Asset Protection

While some people believe that only the very wealthy should undertake an asset protection strategy, the fact is that people from nearly all walks of life can benefit. Most of us would agree that if a person owes a valid debt and has the means to pay it, he should do so. But that doesn't mean you should leave your hard-earned assets exposed to frivolous lawsuits, predators, divorce, spendthrift children, opportunistic stepchildren, and other dangers.

At Emert Law Firm, LLC, we help people throughout Georgia create effective asset protection plans through the strategic use of entities, trusts, and other tools. There are advantages and disadvantages to certain types of plans, depending on your situation and needs. By working in advance with a qualified estate planning attorney, you can receive the benefit of a lawyer's guidance and counsel to minimize the risks and maximize protection.

Gwinnett County asset protection lawyer Steve Emert and our team will work closely with you to learn more about your unique situation and your immediate and long-term goals. We will then go to work designing a sensible yet effective plan that meets these needs and protects you and your loved ones in the years ahead.

Forging strong attorney-client relationships is one of the foundations of our practice. We offer a free consultation of up to two hours to discuss your goals and how to achieve them.

What Are The Benefits Of An Asset Protection Strategy?

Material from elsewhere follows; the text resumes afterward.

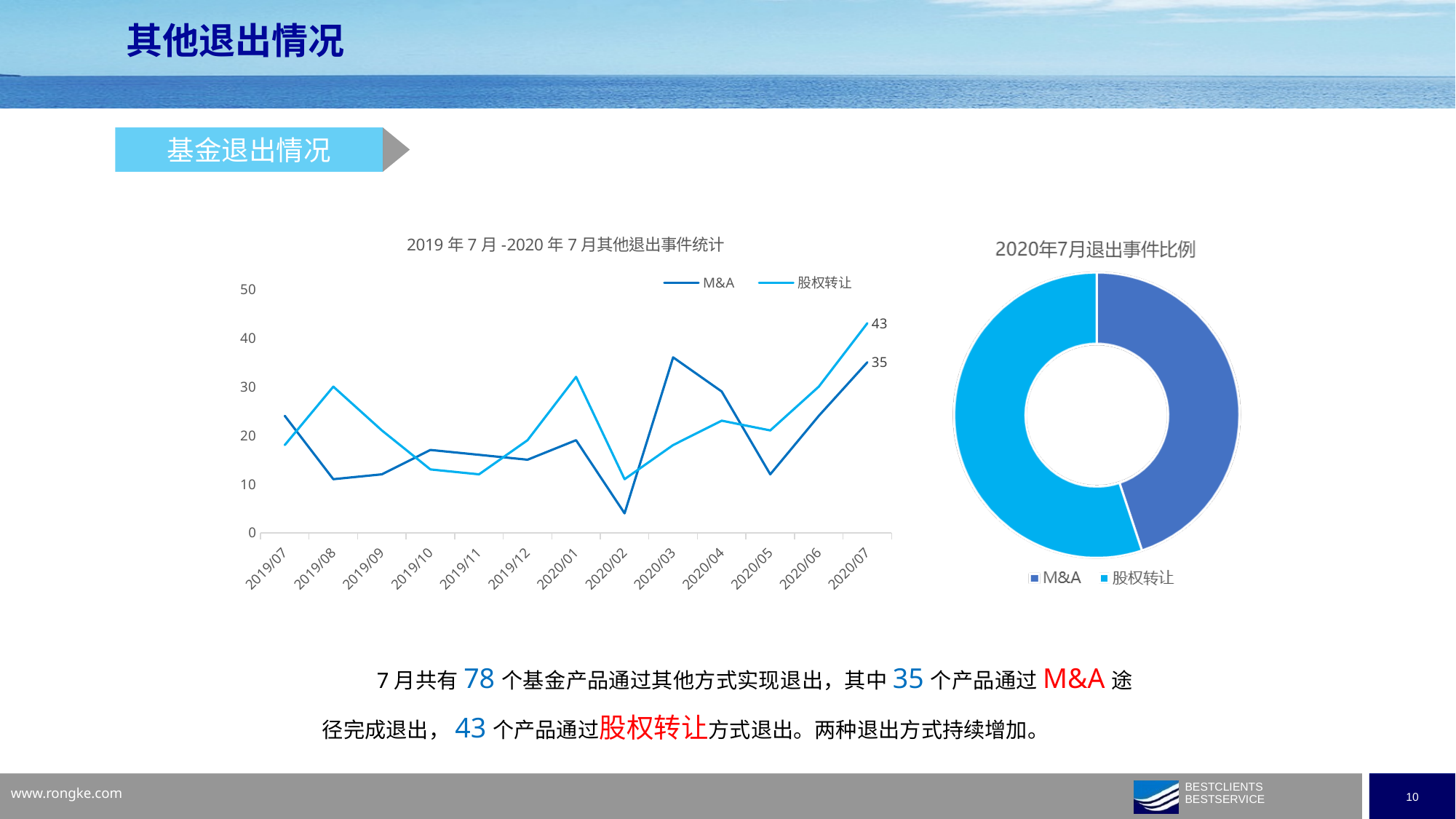
In the line chart '2019 年 7 月 -2020 年 7 月其他退出事件统计', what is the value for M&A at 2020/07? 35 In the line chart '2019 年 7 月 -2020 年 7 月其他退出事件统计', what is the difference between 股权转让 and M&A at 2020/07? 8 In the line chart '2019 年 7 月 -2020 年 7 月其他退出事件统计', in which month is the M&A series at its lowest? 2020/02 In the line chart '2019 年 7 月 -2020 年 7 月其他退出事件统计', is the value for M&A at 2020/02 greater or less than 10? less In the line chart '2019 年 7 月 -2020 年 7 月其他退出事件统计', which series has the larger value at 2020/07, M&A or 股权转让? 股权转让 In the line chart '2019 年 7 月 -2020 年 7 月其他退出事件统计', what is the value for 股权转让 at 2020/07? 43 In the line chart '2019 年 7 月 -2020 年 7 月其他退出事件统计', how many series does the legend list? 2 What kind of chart is the one titled '2019 年 7 月 -2020 年 7 月其他退出事件统计'? Line chart In the doughnut chart '2020年7月退出事件比例', which slice is larger, M&A or 股权转让? 股权转让 In the line chart '2019 年 7 月 -2020 年 7 月其他退出事件统计', in which month is the 股权转让 series at its highest? 2020/07 In the line chart '2019 年 7 月 -2020 年 7 月其他退出事件统计', is the value for M&A at 2020/03 greater or less than 30? greater In the line chart '2019 年 7 月 -2020 年 7 月其他退出事件统计', how many months are plotted on the x axis? 13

Depending on your assets and your needs, an asset protection strategy can accomplish the following:

  • Help protect your assets from frivolous lawsuits, judgments and creditors
  • Limit the impact of the estate tax, gift tax and other taxes
  • Distribute assets to children over time rather than all at once, particularly when a child has shown he or she is not able to properly care for large sums of money
  • Distribute assets to blended families in such a way that will protect the rights of children from a prior marriage
  • Determine the best way to maintain a closely held or family-owned business in the event of untimely death or incapacitation

An asset protection strategy may be an important part of your overall estate plan. Frequently, trusts can achieve many of these goals, such as reducing the possibility that a spendthrift child will spend down your life's earnings in a short period of time. For business owners, establishing the correct entity, whether an LLC, a limited partnership or a corporation, is vital in protecting assets from creditors. We frequently partner with financial planners, insurance professionals, and co-counsel specialists in order to maximize the protection of our clients. As with all types of planning, being proactive is important to a plan's success. The earlier you talk to us, the more options you will have.

Asset Protection

A revocable trust provides no asset protection for the trust maker during his or her life. Upon the death of the trust maker, however, or upon the death of the first spouse to die if it is a joint trust, the trust becomes irrevocable as to the deceased trust maker's property and can provide asset protection for the beneficiaries, with two important caveats. First, the assets must remain in the trust to provide ongoing asset protection. In other words, once the trustee distributes the assets to a beneficiary, those assets are no longer protected and can be attached by that beneficiary's creditors. If the beneficiary is married, the distributed assets may also be subject to the spouse's creditor(s), or they may be available to the former spouse upon divorce.

Trusts for the lifetime of the beneficiaries provide prolonged asset protection for the trust assets. Lifetime trusts also permit your financial advisor to continue to invest the trust assets as you instruct, which can help ensure that trust returns are sufficient to meet your planning objectives. The second caveat follows logically from the first: the more rights the beneficiary has with respect to compelling trust distributions, the less asset protection the trust provides. Generally, a creditor 'steps into the shoes' of the debtor and can exercise any rights of the debtor. Thus, if a beneficiary has the right to compel a distribution from a trust, so too can a creditor compel a distribution from that trust.